Collection entries
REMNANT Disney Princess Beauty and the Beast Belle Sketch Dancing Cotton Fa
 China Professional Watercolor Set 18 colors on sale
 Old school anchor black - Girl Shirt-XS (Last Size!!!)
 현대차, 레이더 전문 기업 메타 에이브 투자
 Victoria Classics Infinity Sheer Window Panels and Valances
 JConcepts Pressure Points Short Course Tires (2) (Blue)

Task goal:
Every record above needs to be restated exactly.

Solution:
REMNANT Disney Princess Beauty and the Beast Belle Sketch Dancing Cotton Fa
 China Professional Watercolor Set 18 colors on sale
 Old school anchor black - Girl Shirt-XS (Last Size!!!)
 현대차, 레이더 전문 기업 메타 에이브 투자
 Victoria Classics Infinity Sheer Window Panels and Valances
 JConcepts Pressure Points Short Course Tires (2) (Blue)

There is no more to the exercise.